[PROBLEM TO SOLVE]:
Determine how many lines in the data below contain the string "frame". Give only the number.

Data from a source

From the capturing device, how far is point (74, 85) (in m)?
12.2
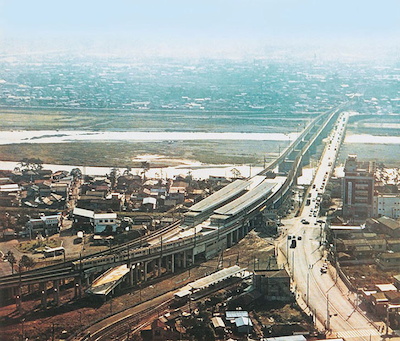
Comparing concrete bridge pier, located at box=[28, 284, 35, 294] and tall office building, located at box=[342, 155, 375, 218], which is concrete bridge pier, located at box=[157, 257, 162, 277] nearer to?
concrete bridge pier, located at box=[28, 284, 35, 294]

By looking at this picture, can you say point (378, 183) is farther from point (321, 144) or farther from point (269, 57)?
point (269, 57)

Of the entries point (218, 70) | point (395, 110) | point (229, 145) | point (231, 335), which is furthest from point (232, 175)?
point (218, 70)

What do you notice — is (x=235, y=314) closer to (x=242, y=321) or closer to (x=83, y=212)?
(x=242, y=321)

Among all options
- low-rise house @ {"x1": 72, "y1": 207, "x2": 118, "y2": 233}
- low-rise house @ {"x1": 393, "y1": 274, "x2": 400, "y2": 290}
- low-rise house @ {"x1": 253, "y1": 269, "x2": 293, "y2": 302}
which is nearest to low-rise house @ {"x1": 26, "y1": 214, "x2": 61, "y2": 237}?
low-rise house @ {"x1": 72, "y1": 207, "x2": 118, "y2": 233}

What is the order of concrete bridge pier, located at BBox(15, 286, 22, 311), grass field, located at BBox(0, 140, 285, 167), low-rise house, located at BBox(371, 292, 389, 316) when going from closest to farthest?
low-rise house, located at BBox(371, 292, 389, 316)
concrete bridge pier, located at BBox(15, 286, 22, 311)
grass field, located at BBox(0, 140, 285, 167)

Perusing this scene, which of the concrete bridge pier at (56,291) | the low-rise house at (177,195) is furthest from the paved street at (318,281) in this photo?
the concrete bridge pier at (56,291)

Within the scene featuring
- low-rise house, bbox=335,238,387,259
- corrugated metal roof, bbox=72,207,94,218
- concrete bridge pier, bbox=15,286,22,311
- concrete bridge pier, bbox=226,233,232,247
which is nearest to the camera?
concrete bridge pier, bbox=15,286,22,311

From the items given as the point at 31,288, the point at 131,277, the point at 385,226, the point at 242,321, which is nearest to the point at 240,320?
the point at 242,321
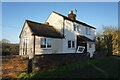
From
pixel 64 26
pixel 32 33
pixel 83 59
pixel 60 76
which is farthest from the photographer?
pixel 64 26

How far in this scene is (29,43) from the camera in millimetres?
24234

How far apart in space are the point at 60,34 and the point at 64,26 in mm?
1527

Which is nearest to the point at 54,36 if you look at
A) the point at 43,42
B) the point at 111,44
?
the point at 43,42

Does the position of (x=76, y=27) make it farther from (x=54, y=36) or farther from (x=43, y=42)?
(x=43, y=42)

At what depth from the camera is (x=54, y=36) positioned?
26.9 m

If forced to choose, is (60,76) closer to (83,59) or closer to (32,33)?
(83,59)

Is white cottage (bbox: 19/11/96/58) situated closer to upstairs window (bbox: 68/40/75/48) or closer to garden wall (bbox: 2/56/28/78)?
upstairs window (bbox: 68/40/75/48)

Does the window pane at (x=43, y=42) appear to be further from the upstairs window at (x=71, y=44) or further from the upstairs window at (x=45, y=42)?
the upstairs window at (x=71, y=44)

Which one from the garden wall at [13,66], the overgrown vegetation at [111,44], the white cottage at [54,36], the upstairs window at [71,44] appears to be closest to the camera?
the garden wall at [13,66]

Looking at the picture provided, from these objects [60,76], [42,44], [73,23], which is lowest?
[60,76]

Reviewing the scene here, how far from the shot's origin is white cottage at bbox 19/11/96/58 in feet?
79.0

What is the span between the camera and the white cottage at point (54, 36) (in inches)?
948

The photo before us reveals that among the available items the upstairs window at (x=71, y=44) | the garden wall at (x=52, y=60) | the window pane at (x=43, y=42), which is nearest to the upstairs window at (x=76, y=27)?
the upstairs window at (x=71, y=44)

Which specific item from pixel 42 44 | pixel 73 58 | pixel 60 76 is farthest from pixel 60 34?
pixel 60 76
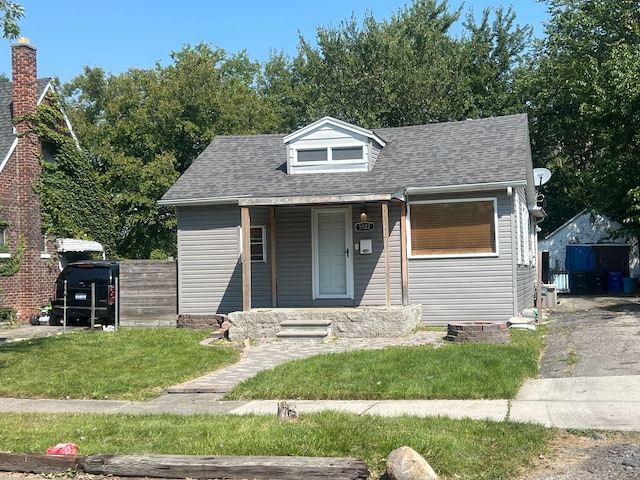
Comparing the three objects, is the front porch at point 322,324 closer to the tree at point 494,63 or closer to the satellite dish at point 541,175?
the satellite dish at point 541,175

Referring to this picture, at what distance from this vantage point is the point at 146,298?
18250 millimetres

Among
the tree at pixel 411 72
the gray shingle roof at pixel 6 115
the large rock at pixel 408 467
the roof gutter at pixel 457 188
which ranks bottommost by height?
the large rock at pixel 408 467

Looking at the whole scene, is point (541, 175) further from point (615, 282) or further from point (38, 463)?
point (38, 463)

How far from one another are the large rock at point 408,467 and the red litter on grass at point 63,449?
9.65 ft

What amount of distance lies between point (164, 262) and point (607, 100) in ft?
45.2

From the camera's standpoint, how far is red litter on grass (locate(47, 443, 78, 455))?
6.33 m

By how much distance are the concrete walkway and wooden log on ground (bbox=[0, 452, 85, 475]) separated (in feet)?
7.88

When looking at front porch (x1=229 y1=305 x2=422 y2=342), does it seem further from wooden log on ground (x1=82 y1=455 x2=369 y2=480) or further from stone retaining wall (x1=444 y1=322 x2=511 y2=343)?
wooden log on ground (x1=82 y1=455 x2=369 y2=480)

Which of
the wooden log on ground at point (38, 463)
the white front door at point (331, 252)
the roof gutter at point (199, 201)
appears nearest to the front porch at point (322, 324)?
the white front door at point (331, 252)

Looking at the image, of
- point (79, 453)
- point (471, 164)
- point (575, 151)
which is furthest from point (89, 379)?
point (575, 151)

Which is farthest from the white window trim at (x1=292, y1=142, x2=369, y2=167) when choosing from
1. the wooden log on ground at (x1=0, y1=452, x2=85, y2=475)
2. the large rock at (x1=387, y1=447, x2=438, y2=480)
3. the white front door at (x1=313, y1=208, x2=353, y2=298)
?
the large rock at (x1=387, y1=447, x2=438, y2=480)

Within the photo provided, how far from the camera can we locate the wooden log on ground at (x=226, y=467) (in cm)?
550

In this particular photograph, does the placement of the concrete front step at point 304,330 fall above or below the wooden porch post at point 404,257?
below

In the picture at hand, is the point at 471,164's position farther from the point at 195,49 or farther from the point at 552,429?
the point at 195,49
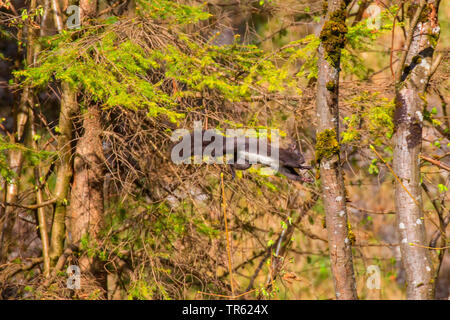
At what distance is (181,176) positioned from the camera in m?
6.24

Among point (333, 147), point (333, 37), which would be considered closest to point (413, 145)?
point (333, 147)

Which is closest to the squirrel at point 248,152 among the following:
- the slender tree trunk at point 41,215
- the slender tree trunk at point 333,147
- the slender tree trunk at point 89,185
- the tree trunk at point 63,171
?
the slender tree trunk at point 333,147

==

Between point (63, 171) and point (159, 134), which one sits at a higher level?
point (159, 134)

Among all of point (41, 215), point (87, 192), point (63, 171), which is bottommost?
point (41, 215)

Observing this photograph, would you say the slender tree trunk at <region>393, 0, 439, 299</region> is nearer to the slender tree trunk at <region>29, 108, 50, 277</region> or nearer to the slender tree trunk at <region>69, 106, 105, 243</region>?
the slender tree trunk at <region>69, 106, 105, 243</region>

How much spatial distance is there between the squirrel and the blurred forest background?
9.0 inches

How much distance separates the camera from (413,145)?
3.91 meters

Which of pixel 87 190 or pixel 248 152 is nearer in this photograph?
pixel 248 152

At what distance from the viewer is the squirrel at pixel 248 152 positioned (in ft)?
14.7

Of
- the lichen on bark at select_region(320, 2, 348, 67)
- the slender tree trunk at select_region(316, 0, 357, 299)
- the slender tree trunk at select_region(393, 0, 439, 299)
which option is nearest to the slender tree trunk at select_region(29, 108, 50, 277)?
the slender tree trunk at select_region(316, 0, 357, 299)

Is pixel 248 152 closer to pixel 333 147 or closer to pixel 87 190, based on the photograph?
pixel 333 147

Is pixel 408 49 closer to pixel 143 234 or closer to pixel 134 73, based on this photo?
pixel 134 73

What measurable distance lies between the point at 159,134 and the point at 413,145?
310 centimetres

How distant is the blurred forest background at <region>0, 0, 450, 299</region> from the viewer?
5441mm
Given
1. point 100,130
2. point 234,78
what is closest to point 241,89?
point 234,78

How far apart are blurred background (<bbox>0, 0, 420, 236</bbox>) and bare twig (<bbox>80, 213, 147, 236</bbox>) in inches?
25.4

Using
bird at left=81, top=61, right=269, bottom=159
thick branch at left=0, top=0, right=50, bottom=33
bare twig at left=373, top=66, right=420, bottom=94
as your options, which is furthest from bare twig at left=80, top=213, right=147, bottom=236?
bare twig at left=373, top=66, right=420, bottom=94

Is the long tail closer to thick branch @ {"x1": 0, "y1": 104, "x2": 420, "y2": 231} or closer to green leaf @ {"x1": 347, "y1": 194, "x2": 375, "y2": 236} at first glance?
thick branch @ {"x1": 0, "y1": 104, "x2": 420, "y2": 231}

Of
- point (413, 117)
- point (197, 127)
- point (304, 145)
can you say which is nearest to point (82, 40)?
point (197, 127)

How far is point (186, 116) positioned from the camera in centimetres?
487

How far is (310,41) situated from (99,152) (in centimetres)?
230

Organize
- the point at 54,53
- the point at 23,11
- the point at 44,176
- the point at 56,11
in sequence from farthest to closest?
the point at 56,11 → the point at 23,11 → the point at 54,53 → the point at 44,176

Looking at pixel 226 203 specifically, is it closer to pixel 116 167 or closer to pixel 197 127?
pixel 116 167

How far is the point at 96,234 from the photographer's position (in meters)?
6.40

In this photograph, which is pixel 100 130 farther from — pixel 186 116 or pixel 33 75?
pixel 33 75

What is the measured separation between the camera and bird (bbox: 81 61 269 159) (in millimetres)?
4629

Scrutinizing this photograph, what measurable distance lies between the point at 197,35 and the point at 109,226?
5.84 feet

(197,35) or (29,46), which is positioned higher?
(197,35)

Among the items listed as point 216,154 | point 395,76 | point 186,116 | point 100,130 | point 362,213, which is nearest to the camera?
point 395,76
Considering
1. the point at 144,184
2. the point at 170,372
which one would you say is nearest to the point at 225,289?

--

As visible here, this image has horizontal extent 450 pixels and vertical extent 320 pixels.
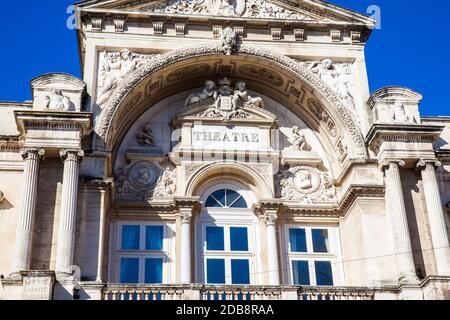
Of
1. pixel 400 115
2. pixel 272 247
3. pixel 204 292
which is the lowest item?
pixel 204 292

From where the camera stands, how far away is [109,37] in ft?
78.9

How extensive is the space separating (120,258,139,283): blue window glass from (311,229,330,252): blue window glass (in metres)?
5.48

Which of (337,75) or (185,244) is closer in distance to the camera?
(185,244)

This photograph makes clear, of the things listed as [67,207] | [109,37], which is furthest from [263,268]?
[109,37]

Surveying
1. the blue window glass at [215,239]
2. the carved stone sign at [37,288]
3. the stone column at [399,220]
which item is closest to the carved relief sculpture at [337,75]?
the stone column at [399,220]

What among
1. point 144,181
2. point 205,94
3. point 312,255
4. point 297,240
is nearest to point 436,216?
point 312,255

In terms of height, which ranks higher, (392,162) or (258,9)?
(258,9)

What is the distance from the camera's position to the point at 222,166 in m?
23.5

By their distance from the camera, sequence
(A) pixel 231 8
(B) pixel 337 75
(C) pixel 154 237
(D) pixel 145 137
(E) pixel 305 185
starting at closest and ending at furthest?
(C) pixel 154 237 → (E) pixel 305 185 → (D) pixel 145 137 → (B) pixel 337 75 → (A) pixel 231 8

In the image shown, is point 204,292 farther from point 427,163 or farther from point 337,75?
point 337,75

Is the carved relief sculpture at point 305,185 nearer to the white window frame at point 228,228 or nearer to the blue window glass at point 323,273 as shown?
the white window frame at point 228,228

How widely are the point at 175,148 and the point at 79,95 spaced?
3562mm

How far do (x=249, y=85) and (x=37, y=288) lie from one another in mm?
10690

[FINISHED EXERCISE]:
2